I recently attended The Garagiste Wine Festival in Solvang that was open to both the trade and the general public. This was no ordinary wine tasting. In attendance were over 60 small producers from Santa Barbara and nearby environs, each of whom produce somewhere between 25 to 1,000 cases of wine a year.

They were eagerly pouring their hearts into the glasses of over 250 curious, excited wine lovers, yours truly included. It was exciting to see the different ideas from these pioneers of my industry. Some wines were really exceptional, others less so. But I did not encounter a single wine I wouldn’t enjoy drinking at one time or another. I think that is really special, and a testament to the unspoken camaraderie fellow winemakers in the United States seem to enjoy.

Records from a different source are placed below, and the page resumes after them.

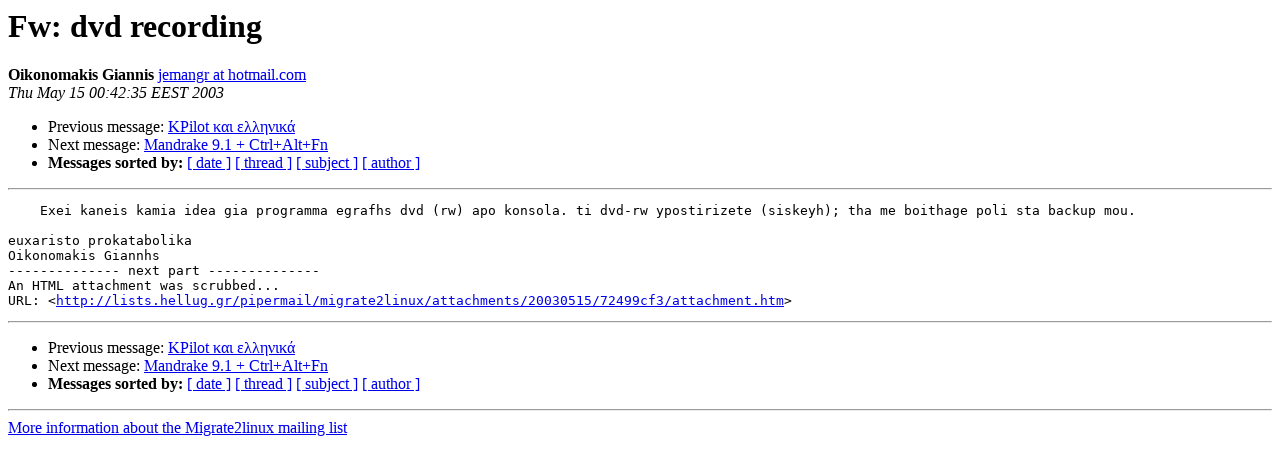

--- FILE ---
content_type: text/html
request_url: http://lists.hellug.gr/pipermail/migrate2linux/2003/000209.html
body_size: 2524
content:
<!DOCTYPE HTML PUBLIC "-//W3C//DTD HTML 3.2//EN">
<HTML>
 <HEAD>
   <TITLE> Fw: dvd recording
   </TITLE>
   <LINK REL="Index" HREF="index.html" >
   <LINK REL="made" HREF="mailto:migrate2linux%40lists.hellug.gr?Subject=Re%3A%20Fw%3A%20dvd%20recording&In-Reply-To=%3CBAY8-DAV59DY6qQOVoV000042c2%40hotmail.com%3E">
   <META NAME="robots" CONTENT="index,nofollow">
   <META http-equiv="Content-Type" content="text/html; charset=iso-8859-7">
   <LINK REL="Previous"  HREF="000208.html">
   <LINK REL="Next"  HREF="000210.html">
 </HEAD>
 <BODY BGCOLOR="#ffffff">
   <H1>Fw: dvd recording</H1>
    <B>Oikonomakis Giannis</B> 
    <A HREF="mailto:migrate2linux%40lists.hellug.gr?Subject=Re%3A%20Fw%3A%20dvd%20recording&In-Reply-To=%3CBAY8-DAV59DY6qQOVoV000042c2%40hotmail.com%3E"
       TITLE="Fw: dvd recording">jemangr at hotmail.com
       </A><BR>
    <I>Thu May 15 00:42:35 EEST 2003</I>
    <P><UL>
        <LI>Previous message: <A HREF="000208.html">KPilot και ελληνικά
</A></li>
        <LI>Next message: <A HREF="000210.html">Mandrake 9.1 + Ctrl+Alt+Fn
</A></li>
         <LI> <B>Messages sorted by:</B> 
              <a href="date.html#209">[ date ]</a>
              <a href="thread.html#209">[ thread ]</a>
              <a href="subject.html#209">[ subject ]</a>
              <a href="author.html#209">[ author ]</a>
         </LI>
       </UL>
    <HR>  
<!--beginarticle-->
<PRE>
    Exei kaneis kamia idea gia programma egrafhs dvd (rw) apo konsola. ti dvd-rw ypostirizete (siskeyh); tha me boithage poli sta backup mou.

euxaristo prokatabolika 
Oikonomakis Giannhs
-------------- next part --------------
An HTML attachment was scrubbed...
URL: &lt;<A HREF="http://lists.hellug.gr/pipermail/migrate2linux/attachments/20030515/72499cf3/attachment.htm">http://lists.hellug.gr/pipermail/migrate2linux/attachments/20030515/72499cf3/attachment.htm</A>&gt;
</PRE>

<!--endarticle-->
    <HR>
    <P><UL>
        <!--threads-->
	<LI>Previous message: <A HREF="000208.html">KPilot και ελληνικά
</A></li>
	<LI>Next message: <A HREF="000210.html">Mandrake 9.1 + Ctrl+Alt+Fn
</A></li>
         <LI> <B>Messages sorted by:</B> 
              <a href="date.html#209">[ date ]</a>
              <a href="thread.html#209">[ thread ]</a>
              <a href="subject.html#209">[ subject ]</a>
              <a href="author.html#209">[ author ]</a>
         </LI>
       </UL>

<hr>
<a href="http://lists.hellug.gr/mailman/listinfo/migrate2linux">More information about the Migrate2linux
mailing list</a><br>
</body></html>
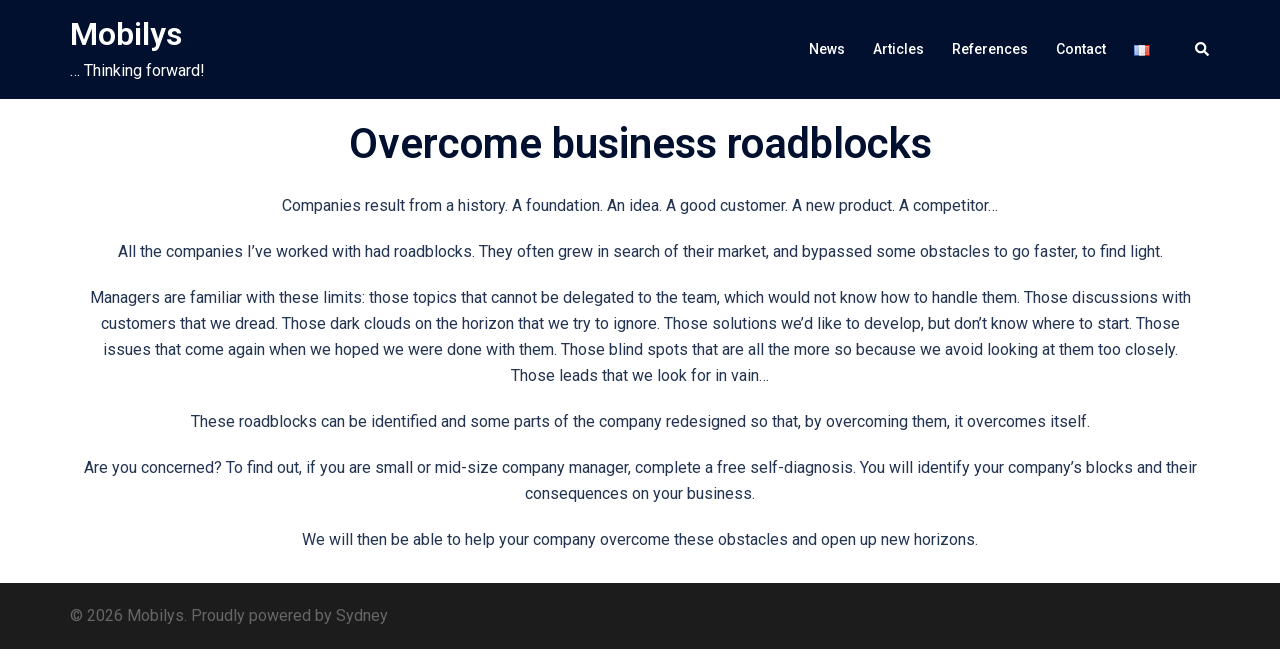

--- FILE ---
content_type: text/css
request_url: http://www.mobilys-conseil.eu/wp-content/uploads/elementor/css/post-1719.css?ver=1697958994
body_size: 113
content:
.elementor-1719 .elementor-element.elementor-element-e8e01e4{text-align:center;}:root{--page-title-display:none;}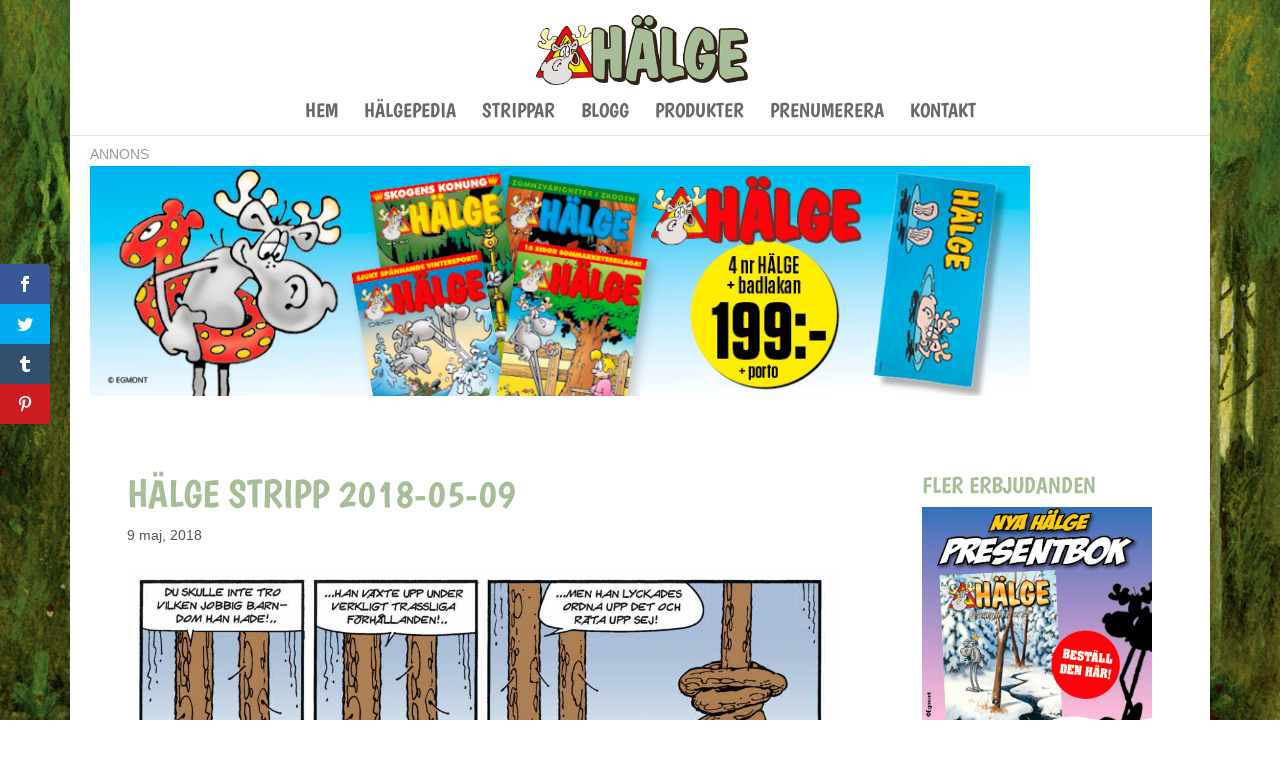

--- FILE ---
content_type: application/javascript; charset=utf-8
request_url: https://fundingchoicesmessages.google.com/f/AGSKWxWV0PEaHdiaT7FBod142Qy8bkmJ5JMMWnzqBdbwJgmHpQGLgIDuH3S_VGz8tgusOOeqGmPEUNIE9QVAqqK880S-M4MFhuixg77igSPjAHmefVDO-ff1ETWAjT6MnfvPDUJXWXFyMg6FsUM-HmMv90yrvhXxEtZDE3W-s9m66bYgeleeCrAwbvZuxyVW/_/advloader./bannerinc./ads/contextual__show_ads=?simple_ad_
body_size: -1288
content:
window['1a9e18f0-7e42-46f7-9d10-f20706bd14be'] = true;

It was a noted contrast to me to see many of these Garagiste producers slipping in between hand lugging cases of wine from the parking lot two hours before the event, and then later to be held in reverence by those tasting their wines. And then lugging their wines and presentation materials back to the parking lot on their own, an hour after the event.

Many of these people are struggling with finances at their early stages in a hopeful career, while others still hold on to their day jobs. Others are fully committed, and it’s a make-it-or-break-it attitude, all in or all out. Very brave!

It will be interesting to see what becomes of this group of innovators. Who are the ones who will “make it?” Who are the ones that will “make it big?” Time will tell. I know I will be doing business with a more than one California Garagiste in the near future.